= Catherine Ruge =

Tanzanian politician

Catherine Ruge (born June 25, 1982) is a Tanzanian politician who served as the Chadema (Special Seats) MP for Serengeti, between 2017 and 2020.

== Early years and education ==
Ruge graduated high school in Dodoma in 2003. She attended the University of Dar es Salaam (UDSM) from 2004 to 2007, obtaining a degree in Business and Accounting. In 2015 she gained her master's degree in Business Management at the Eastern and Southern African Management Institute. Currently, she is pursuing a doctoral degree (PhD) at UDSM on gender issues in the field of accounting.

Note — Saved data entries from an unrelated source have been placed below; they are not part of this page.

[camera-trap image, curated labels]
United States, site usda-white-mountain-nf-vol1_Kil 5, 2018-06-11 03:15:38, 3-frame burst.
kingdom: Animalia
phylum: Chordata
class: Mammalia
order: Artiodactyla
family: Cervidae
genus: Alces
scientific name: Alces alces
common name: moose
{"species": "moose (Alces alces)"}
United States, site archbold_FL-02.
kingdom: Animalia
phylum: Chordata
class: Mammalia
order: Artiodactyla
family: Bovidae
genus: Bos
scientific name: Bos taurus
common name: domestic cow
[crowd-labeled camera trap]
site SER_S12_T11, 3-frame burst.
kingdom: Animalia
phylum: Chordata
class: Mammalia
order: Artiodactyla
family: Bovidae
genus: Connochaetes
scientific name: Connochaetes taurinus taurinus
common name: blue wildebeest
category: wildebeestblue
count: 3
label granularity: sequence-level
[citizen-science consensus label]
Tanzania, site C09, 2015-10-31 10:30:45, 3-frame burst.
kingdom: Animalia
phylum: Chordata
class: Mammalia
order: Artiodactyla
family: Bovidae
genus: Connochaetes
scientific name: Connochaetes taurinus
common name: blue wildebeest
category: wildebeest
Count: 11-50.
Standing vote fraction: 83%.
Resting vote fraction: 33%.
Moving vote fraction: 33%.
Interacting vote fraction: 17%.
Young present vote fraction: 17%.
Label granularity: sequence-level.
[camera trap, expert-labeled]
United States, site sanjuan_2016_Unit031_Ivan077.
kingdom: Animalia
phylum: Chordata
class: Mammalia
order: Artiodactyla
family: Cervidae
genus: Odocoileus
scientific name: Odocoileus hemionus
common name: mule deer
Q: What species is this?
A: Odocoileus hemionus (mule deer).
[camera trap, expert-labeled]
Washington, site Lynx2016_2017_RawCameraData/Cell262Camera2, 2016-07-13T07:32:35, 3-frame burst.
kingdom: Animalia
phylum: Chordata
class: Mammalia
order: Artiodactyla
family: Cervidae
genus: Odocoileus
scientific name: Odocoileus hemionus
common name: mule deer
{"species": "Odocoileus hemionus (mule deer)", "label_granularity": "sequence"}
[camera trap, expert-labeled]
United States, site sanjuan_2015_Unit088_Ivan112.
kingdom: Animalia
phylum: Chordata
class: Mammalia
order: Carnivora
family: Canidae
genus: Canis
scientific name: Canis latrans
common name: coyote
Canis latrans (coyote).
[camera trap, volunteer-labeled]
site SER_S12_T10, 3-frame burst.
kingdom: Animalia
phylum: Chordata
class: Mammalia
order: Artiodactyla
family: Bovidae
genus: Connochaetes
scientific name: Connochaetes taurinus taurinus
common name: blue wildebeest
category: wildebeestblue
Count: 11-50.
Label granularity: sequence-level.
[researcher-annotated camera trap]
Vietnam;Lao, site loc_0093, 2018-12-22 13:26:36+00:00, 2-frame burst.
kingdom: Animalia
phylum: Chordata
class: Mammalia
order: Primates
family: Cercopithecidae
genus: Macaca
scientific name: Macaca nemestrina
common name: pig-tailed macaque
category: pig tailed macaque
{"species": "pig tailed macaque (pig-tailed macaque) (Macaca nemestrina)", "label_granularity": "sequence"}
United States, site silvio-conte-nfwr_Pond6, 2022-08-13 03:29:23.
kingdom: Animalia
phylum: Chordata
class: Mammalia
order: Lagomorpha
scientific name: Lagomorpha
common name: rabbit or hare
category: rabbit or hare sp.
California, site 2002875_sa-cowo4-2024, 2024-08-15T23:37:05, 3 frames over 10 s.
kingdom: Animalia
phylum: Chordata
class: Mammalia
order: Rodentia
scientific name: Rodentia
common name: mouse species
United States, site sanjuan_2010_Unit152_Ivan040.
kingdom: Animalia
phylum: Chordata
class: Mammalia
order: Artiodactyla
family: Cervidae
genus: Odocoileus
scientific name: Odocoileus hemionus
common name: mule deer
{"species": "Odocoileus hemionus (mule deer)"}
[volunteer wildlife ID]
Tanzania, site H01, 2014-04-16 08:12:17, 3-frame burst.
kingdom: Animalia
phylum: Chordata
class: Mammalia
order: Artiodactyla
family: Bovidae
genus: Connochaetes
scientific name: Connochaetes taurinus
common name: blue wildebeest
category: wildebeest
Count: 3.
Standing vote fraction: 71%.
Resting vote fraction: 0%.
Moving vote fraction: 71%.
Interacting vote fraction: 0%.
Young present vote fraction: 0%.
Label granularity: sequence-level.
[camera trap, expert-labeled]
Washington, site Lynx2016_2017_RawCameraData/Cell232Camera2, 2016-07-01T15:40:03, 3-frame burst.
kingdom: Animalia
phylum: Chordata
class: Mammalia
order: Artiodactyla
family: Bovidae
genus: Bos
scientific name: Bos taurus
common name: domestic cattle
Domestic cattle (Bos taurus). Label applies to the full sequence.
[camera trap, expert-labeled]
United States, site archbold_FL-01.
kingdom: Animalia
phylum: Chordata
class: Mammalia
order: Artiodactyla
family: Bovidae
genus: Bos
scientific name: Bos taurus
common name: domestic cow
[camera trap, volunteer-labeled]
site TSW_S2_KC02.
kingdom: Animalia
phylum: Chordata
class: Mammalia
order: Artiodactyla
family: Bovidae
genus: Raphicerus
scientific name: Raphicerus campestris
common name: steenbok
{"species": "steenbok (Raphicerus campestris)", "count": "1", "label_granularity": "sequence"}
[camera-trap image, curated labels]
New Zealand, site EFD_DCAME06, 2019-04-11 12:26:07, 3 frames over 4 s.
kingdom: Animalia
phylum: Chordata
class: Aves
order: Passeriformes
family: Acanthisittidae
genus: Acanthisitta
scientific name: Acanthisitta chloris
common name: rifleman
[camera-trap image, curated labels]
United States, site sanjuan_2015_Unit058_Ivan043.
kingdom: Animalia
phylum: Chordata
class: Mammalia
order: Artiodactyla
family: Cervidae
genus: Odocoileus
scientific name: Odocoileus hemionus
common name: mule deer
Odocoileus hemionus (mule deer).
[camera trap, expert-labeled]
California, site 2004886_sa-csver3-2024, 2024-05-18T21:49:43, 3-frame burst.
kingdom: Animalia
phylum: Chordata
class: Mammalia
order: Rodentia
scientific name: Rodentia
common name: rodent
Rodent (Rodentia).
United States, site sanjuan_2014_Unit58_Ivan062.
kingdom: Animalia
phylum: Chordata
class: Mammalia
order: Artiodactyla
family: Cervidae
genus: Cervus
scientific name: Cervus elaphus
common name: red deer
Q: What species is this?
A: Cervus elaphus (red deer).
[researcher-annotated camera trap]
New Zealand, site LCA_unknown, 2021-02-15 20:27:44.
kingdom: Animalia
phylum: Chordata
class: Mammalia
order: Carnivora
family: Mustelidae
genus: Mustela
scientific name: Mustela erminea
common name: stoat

Ruge is a Certified Public Accountant (CPA), holding the CPA certificate accredited by the National Board of Accountants and Auditors (NBAA) in Tanzania.

== Politics ==
Ruge entered politics while attending UDSM. In 2005, she became a youth activist in the Ubungo constituency, helping John Mnyika to win the election as member of parliament. She joined Chadema in 2010, and successfully ran for the position of Finance Secretary in the Serengeti region. On May 4, 2017, she was appointed by the Chadema NEC to be the chairman of the party's Special Seats, replacing Dr Elly Marco Macha.